## WHAT IS EXPECTED
In the passage below on other genetic factors, list every plasma protein whose deficiency is named as a well-recognized inherited thrombophilic state.

## DOCUMENT SEGMENT
* * * * * * *

Other genetic factors
The role of the well recognized inherited thrombophilic states such as deficiencies of plasma antithrombin III, protein C, and protein S has been examined in several studies. Although deficiency of the proteins C and S in IBD patients have been proposed by some studies[20], other studies failed to confirm these data[21]. These factors are rare (< 1% of the population) and are considered to play a less important role in the thrombosis, and therefore it is not surprising that their results in IBD are rather contradictory.

* * * * * * *

## DATA

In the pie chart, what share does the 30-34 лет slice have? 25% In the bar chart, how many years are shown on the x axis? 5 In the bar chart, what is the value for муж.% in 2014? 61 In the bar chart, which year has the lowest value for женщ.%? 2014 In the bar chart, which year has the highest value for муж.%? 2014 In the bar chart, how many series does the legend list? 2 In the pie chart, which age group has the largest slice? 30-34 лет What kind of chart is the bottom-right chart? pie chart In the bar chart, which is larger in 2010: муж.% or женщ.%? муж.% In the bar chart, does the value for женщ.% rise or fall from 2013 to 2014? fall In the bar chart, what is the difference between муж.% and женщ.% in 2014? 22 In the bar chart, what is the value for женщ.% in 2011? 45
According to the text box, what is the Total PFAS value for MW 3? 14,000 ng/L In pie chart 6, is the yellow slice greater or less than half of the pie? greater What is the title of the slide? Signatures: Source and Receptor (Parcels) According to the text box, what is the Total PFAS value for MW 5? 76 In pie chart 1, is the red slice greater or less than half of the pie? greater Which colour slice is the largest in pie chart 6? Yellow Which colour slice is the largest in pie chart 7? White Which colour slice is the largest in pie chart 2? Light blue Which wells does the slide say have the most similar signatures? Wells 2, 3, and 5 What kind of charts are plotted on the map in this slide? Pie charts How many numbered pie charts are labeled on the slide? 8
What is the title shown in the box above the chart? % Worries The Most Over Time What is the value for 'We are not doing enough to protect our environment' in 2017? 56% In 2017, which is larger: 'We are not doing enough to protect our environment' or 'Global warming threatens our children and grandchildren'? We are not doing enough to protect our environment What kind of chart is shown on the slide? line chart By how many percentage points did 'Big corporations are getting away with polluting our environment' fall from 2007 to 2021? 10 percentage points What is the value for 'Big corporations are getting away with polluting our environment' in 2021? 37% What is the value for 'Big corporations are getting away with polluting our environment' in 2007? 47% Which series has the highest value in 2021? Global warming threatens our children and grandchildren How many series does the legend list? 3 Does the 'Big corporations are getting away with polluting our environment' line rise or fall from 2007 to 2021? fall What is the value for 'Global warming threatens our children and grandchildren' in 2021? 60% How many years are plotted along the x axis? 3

* * * * * * *

## EXERCISE SOLUTION
Antithrombin III, protein C, protein S